The problem: Write out, unchanged, the lines from the one containing "What is the distance from the shooting point" up to and including the one containing "8233 millimetres".

(Lines of data)

=-=-=

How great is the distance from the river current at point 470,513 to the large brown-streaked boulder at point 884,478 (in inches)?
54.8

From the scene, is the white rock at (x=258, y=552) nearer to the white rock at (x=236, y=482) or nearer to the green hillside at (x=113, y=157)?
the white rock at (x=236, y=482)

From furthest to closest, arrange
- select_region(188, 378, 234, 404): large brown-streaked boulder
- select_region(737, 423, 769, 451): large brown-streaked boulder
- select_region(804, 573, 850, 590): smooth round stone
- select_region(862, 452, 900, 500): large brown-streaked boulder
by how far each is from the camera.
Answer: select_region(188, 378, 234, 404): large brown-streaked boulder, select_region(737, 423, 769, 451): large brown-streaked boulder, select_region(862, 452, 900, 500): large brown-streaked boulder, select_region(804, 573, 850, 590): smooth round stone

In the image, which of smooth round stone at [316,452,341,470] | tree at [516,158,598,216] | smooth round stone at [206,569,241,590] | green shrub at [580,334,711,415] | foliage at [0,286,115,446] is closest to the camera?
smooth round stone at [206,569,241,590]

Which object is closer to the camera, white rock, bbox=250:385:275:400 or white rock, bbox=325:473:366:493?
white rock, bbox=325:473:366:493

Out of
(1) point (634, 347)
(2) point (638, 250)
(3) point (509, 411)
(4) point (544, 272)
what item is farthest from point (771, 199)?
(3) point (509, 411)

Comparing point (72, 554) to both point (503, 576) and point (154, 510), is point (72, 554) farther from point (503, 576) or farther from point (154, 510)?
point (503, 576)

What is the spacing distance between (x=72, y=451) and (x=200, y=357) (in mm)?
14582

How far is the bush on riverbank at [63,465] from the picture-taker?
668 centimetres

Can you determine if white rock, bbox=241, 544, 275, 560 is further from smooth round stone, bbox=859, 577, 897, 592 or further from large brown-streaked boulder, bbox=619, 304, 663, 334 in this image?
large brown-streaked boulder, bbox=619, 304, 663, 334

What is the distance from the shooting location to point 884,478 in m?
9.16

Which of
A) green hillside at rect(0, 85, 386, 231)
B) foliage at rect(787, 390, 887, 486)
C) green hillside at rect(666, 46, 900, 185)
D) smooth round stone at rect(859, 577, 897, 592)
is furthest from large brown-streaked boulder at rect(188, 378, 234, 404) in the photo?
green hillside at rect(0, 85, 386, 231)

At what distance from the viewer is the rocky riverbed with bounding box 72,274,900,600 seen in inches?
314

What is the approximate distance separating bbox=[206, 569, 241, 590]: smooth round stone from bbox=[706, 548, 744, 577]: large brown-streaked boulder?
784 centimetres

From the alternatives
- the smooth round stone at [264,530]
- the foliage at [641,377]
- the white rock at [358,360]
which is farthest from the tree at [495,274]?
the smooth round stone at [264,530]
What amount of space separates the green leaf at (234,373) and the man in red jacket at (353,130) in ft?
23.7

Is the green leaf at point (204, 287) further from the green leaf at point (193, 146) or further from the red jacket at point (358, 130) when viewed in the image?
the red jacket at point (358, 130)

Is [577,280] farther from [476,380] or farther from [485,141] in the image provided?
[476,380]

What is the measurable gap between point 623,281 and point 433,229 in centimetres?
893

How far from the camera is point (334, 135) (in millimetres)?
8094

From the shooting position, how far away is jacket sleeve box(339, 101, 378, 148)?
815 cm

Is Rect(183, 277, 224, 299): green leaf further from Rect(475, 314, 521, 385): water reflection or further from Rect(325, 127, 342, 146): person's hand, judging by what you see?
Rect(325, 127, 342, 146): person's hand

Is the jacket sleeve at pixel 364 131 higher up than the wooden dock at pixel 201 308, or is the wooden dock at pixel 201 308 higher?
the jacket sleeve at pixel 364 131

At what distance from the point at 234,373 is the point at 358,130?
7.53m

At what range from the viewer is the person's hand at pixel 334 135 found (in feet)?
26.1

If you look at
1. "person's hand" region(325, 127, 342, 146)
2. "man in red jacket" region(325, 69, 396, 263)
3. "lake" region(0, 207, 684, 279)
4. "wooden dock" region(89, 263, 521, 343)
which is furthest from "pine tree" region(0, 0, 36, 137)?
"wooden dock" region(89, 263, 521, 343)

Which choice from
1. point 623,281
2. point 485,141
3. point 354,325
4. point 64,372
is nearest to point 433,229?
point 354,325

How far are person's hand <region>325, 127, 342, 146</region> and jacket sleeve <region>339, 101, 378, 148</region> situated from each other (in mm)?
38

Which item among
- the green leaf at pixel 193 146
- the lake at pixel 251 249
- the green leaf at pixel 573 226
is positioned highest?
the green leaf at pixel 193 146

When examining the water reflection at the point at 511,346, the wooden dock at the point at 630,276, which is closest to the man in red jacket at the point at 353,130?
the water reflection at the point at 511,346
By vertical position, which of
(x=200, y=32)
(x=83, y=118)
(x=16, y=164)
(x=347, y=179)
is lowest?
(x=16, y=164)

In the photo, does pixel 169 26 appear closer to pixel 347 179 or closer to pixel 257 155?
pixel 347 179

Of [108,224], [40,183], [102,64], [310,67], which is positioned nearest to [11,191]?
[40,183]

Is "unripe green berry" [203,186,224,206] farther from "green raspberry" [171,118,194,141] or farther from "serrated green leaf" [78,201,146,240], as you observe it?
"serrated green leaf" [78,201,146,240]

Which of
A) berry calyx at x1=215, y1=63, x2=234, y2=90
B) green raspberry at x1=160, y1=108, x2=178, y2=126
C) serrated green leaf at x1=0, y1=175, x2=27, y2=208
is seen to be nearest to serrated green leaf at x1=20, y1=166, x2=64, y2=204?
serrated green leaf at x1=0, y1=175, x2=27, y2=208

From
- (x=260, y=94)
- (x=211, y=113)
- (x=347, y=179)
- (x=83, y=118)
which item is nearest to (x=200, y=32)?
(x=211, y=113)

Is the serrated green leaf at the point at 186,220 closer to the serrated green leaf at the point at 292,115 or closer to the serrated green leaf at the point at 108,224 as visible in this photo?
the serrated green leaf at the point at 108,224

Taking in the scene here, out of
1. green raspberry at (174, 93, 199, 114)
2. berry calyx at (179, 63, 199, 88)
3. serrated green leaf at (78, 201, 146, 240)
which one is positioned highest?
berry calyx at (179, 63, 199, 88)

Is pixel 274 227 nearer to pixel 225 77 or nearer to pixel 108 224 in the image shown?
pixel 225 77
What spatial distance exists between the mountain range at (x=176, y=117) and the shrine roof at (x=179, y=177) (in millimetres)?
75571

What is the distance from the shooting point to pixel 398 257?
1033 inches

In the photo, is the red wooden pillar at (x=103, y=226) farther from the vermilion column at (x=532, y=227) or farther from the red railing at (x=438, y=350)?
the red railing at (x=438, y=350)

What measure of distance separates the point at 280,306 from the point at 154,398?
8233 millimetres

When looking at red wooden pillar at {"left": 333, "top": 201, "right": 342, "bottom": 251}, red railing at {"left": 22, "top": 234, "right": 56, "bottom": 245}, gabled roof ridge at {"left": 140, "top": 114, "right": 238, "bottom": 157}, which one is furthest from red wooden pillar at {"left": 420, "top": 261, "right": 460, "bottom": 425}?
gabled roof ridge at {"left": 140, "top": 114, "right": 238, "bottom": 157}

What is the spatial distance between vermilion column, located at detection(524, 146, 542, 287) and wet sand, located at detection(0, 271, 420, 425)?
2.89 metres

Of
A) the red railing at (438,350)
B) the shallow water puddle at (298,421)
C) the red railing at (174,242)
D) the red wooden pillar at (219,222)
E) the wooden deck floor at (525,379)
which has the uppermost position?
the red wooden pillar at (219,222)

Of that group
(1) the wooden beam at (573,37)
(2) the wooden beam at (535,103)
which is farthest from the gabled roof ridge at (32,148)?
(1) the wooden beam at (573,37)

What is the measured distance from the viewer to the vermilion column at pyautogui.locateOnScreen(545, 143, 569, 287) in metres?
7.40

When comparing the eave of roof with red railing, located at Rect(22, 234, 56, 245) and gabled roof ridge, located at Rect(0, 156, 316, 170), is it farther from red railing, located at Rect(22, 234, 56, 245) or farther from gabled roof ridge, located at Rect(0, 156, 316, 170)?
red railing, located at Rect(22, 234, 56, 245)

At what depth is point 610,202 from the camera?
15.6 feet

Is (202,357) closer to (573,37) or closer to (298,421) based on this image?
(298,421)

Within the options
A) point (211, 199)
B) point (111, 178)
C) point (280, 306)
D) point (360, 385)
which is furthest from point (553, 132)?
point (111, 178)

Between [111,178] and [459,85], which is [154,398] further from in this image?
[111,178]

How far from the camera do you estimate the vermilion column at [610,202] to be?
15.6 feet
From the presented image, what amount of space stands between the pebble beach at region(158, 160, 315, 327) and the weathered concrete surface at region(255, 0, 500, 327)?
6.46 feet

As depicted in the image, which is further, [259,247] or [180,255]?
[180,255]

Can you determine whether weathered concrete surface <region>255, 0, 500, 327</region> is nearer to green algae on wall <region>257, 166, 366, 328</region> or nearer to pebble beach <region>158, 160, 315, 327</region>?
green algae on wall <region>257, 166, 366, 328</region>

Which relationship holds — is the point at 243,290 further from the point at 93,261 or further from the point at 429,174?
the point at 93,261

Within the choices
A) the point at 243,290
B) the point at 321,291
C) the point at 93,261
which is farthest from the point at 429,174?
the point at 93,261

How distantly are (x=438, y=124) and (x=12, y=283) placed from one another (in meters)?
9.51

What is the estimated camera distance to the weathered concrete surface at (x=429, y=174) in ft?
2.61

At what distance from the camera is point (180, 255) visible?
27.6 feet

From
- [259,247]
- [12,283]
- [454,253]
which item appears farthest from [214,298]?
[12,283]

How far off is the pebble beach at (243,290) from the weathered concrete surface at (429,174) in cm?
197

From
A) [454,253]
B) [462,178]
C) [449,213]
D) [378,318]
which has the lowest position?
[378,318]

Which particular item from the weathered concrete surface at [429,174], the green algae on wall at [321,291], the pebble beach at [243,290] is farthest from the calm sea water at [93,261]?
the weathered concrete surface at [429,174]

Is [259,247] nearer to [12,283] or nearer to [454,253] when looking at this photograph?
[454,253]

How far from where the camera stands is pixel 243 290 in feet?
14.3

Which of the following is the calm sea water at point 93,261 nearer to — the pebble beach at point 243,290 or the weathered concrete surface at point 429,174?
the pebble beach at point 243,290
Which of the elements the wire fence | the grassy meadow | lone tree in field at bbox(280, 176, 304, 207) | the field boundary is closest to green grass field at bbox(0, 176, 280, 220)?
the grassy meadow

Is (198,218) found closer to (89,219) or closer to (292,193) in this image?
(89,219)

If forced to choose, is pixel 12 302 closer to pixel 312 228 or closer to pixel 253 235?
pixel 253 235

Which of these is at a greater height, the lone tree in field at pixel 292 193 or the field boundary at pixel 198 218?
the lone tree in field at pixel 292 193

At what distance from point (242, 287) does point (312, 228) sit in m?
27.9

=-=-=

Output of the exercise:
What is the distance from the shooting point to pixel 398 257?
1033 inches

In the photo, is the red wooden pillar at (x=103, y=226) farther from the vermilion column at (x=532, y=227) or farther from the red railing at (x=438, y=350)?
the red railing at (x=438, y=350)

What measure of distance separates the point at 280,306 from the point at 154,398?
8233 millimetres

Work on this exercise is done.